In the end, the 'multiverse' is looking like it backed up my growing theory that it is a bit of a red herring, not actually the the main story, just the setting for it. Plus, there wasn't really enough of it and it didn't feel all that... mad; in fact you got the impression that in most alternate realities life is a damned sight better than it is in ours or the MCU's. There also weren't enough Dr Stranges, Zombie Stephen is a bit of a double switch and it all rather fizzled out rather than ended.

The post credit scenes were awful; I mean very poor quality and the one that is supposed to move the story on leaves you feeling like you don't want move anything on and you'd like to go back to a simpler time when you didn't need a PowerPoint Presentation just to explain what is happening at the moment.

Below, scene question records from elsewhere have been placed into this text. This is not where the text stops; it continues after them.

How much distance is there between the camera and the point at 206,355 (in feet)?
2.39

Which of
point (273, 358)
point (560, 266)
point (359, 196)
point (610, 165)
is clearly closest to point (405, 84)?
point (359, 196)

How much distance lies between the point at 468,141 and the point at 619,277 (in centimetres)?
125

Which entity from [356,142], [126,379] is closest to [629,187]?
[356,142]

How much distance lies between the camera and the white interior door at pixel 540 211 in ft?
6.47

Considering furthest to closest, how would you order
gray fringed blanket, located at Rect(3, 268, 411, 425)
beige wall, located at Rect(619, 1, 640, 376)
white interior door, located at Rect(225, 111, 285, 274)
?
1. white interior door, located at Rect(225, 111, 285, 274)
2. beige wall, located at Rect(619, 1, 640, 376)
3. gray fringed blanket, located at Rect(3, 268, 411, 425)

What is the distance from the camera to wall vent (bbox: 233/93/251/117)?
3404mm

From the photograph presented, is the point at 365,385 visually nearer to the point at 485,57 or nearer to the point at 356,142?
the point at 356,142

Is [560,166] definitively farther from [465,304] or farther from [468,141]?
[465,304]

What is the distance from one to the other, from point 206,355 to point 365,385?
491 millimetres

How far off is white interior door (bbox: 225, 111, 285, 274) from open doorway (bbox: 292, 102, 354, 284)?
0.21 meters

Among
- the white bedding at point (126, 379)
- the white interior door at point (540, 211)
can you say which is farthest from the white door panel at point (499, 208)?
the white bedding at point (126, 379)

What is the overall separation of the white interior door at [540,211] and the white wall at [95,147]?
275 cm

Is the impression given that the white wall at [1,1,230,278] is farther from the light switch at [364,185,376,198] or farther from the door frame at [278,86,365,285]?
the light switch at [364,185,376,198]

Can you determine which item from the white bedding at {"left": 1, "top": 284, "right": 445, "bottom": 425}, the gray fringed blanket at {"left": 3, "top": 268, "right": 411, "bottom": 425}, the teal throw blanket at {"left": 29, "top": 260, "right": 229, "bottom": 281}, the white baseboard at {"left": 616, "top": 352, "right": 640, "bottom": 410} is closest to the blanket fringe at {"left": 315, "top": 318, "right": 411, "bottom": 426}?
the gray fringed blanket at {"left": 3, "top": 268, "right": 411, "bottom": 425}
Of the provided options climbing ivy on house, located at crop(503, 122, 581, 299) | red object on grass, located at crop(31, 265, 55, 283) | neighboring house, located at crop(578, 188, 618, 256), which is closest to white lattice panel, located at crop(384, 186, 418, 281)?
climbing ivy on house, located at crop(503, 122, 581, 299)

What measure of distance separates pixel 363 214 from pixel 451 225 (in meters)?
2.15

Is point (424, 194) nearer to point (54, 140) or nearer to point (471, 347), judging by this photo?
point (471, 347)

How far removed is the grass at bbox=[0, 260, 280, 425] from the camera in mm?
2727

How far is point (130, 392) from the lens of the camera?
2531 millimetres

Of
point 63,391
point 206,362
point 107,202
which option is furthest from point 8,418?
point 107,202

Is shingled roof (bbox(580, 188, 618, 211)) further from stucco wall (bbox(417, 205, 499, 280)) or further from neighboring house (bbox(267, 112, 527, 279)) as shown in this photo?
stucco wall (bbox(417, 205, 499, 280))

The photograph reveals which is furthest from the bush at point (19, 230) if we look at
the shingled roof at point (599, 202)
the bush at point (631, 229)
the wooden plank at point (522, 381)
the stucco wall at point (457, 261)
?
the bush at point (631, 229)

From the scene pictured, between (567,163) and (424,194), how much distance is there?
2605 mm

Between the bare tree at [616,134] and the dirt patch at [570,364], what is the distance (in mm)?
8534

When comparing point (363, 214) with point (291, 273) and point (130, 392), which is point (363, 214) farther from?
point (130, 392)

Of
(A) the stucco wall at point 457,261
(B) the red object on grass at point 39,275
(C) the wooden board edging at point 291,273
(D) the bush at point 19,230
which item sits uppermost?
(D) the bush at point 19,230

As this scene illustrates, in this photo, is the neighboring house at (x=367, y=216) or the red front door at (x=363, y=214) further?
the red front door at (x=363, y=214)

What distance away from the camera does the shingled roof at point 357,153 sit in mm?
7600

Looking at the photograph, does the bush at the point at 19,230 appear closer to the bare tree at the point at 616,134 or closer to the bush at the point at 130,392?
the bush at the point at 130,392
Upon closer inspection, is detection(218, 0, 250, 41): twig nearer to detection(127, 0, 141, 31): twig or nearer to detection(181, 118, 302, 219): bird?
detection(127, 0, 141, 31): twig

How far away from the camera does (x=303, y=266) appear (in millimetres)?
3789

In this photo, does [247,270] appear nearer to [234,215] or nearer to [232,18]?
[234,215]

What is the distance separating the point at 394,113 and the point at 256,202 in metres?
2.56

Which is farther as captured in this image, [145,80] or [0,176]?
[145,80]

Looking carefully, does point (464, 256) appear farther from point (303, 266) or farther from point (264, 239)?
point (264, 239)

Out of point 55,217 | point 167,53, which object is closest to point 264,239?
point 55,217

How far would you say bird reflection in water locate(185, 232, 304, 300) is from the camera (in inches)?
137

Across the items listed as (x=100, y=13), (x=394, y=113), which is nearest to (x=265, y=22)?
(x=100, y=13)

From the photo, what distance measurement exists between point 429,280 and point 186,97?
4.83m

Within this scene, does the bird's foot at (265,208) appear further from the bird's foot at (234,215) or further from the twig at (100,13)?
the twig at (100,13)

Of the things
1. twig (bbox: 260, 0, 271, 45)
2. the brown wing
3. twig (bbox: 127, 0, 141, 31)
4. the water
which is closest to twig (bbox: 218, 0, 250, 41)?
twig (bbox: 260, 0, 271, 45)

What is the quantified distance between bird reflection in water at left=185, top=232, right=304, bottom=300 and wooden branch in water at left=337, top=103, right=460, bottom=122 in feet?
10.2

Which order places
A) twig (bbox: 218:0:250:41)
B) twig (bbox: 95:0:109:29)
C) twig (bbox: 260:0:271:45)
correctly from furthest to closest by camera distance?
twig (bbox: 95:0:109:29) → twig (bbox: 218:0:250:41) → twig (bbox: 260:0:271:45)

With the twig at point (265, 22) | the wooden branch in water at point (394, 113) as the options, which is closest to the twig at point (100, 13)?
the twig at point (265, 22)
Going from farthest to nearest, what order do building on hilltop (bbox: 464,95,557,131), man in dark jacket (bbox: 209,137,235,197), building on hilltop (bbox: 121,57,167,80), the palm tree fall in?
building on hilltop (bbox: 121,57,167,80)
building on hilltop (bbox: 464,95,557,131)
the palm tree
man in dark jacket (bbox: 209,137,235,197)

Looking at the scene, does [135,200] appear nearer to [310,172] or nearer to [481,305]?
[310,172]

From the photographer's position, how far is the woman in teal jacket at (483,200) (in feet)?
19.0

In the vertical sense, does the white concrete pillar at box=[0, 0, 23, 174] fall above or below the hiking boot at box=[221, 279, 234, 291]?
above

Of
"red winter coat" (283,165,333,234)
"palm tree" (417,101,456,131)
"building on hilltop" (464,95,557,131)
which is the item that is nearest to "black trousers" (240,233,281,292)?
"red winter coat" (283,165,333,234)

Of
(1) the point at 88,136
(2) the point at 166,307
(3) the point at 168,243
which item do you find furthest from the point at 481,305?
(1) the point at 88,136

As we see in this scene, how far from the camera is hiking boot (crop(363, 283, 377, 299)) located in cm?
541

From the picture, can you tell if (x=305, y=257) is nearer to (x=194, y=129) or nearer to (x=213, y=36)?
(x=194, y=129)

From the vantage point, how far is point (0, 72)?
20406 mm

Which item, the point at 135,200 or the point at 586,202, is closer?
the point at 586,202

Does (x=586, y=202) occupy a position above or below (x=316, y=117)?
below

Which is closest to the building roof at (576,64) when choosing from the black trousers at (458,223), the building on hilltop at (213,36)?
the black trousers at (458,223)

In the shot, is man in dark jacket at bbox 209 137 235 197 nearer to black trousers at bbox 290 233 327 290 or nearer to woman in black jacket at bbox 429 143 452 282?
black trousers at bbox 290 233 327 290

I know full well I have developed a massive bug up my arse about the Marvel films over the last couple of years, but the sense of watching a quality film you got when you sat down to view something like The Winter Soldier or Iron Man simply isn't there any more. That's what happens when you set the bar so high, you fail to attain it again.

Yes, yes. Everybody knows my waning enthusiasm for the MCU, but was Doctor Smith in the Multitude of McGuffins any good? 

Well it cracks along at a pace that feels too fast and there isn't really adequate explanation for a lot of it or even how Wanda became aware of America Chavez in the first place, while Strange seems to have become the MCU's uncle Buck, saving the future of teenagers all over the world... But no, it's a mishmash of a film that tries its hand at comedy, horror and cosmic and kind of fails on all fronts. It's not just the sense of wonder and awe that's missing from this, it's the lack of internal logic, especially with its conclusions. If Chavez now has control over her powers and can locate Strange on another level, then surely she would be looking for her folks rather than trying to become a sorcerer?

That's every Marvel film since Infinity War that I've failed to really like. I just want to warn people that Thor: Love & Thunder really needs to be something exceptional or the entire franchise is in danger of simply slowly fading away.